* Extrait source
------------------------------------------------------------
Des fragments de crânes et de mâchoires humaines
Si tous ces travaux de restauration ont été effectués avec soin par l’équipe et favorisent une meilleure conservation du site, ils ont aussi permis à Mark Eddowes d’étudier et de découvrir des éléments passionnants. En effet, ont ainsi été trouvées dans le mur de soutènement oriental de la plateforme des offrandes votives de coraux placées symboliquement dans les fondations. « Ces offrandes ne faisaient pas partie d’un simple remplissage intérieur, qui était en grande partie composé de pierres de basalte. Nous avons également trouvé des fragments de crânes et de mâchoires humaines, ainsi que des morceaux de tibias et de fémurs à l’intérieur du ahu. Tous ces éléments ont été immédiatement remplacés et recouverts par une maçonnerie restaurée. »
------------------------------------------------------------
* Objectif de la tâche
Dans l'extrait source, où ont été trouvées les offrandes votives de coraux ? La liste ne joue aucun rôle ici.

* Données enregistrées
------------------------------------------------------------
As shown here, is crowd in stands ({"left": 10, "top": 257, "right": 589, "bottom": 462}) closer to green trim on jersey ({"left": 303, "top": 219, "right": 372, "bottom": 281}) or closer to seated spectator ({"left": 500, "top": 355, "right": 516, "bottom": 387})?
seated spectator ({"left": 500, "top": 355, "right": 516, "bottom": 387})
------------------------------------------------------------
* Solution rédigée
Dans le mur de soutènement oriental de la plateforme, où elles étaient placées symboliquement dans les fondations.